LULAC challenges Electoral College
Some local residents say their votes in the presidential election just don’t count anymore.
So, they’re suing the state to change how it chooses its delegates for the Electoral College.
League of United Latin American Citizens (LULAC) of Texas, along with two San Antonio voters says the current “winner-take-all” system of choosing electors in Texas and 47 other states violates their Constitutional rights.
“Every vote needs to be counted,” said LULAC attorney Luis Vera, Jr. “We have to do something. All we’re trying to do is take a little, bitty step towards getting something better than we have now.”
Vera says four lawsuits were filed simultaneously in the traditionally red states of Texas and South Carolina, and blue states Massachusetts and California. Vera said his group is getting pushback from both major political parties about the lawsuit. He contends it is because they’ve come to accept which states are red and blue, and which states are “swing” states.
Vera said, “The way it is right now, when I vote, it’s counted, only to be thrown away, because it means nothing. In California, if you vote Republican, it’s the same thing: it’s counted, only to be thrown away because it means nothing.”
The lawsuits do not challenge the electoral college system.
Instead, the minority voters listed as plaintiffs want to change how states allocate their electors.
In 2016 Donald Trump received 52 percent of the vote, and Hillary Clinton received 43 percent. In the winner-take-all system, all 38 electors were awarded to Trump.
“That’s why we’ve got to get to a system that’s closer to the popular vote.
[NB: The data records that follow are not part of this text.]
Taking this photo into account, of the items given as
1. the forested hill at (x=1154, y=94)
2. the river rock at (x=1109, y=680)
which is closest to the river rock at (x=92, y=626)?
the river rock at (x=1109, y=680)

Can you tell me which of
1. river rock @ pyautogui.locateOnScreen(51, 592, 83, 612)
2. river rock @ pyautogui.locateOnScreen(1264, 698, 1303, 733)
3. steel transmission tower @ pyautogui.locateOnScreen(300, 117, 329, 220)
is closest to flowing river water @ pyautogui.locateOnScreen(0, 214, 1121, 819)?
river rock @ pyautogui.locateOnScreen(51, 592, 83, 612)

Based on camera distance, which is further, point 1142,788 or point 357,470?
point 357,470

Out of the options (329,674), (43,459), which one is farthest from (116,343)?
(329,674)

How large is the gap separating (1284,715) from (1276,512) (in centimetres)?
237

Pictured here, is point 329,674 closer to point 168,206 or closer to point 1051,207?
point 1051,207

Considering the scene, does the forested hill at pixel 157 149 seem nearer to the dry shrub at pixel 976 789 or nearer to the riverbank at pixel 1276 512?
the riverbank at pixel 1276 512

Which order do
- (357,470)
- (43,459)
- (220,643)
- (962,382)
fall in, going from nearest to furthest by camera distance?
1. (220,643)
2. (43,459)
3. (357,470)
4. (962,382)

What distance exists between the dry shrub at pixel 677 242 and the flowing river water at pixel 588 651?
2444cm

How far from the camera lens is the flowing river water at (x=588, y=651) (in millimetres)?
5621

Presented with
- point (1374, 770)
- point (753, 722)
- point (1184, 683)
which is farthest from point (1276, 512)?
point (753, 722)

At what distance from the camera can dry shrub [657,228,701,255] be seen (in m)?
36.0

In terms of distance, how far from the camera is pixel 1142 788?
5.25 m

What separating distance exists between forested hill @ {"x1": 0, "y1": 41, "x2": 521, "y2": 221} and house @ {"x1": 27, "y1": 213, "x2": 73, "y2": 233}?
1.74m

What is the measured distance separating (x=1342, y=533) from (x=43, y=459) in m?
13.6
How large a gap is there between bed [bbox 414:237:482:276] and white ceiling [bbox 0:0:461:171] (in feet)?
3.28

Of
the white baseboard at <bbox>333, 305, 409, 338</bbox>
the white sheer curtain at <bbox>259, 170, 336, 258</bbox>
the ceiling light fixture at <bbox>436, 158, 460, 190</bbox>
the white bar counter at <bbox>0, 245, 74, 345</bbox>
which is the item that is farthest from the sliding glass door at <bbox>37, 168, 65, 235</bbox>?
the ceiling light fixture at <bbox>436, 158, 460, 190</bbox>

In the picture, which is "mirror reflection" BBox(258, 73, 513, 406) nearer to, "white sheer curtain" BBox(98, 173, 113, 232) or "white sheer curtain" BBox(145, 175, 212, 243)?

Otherwise, somebody going to get screwed somewhere.”
LULAC’s Texas-based lawsuit was filed in U.S. District Court in San Antonio, just as Governor Greg Abbot was campaigning nearby. Abbott is named as the principal defendant, along with Secretary of State Roland Pablos. Abbott was unavailable for comment.
LULAC predicts the lawsuit will eventually be taken under consideration by the Supreme Court.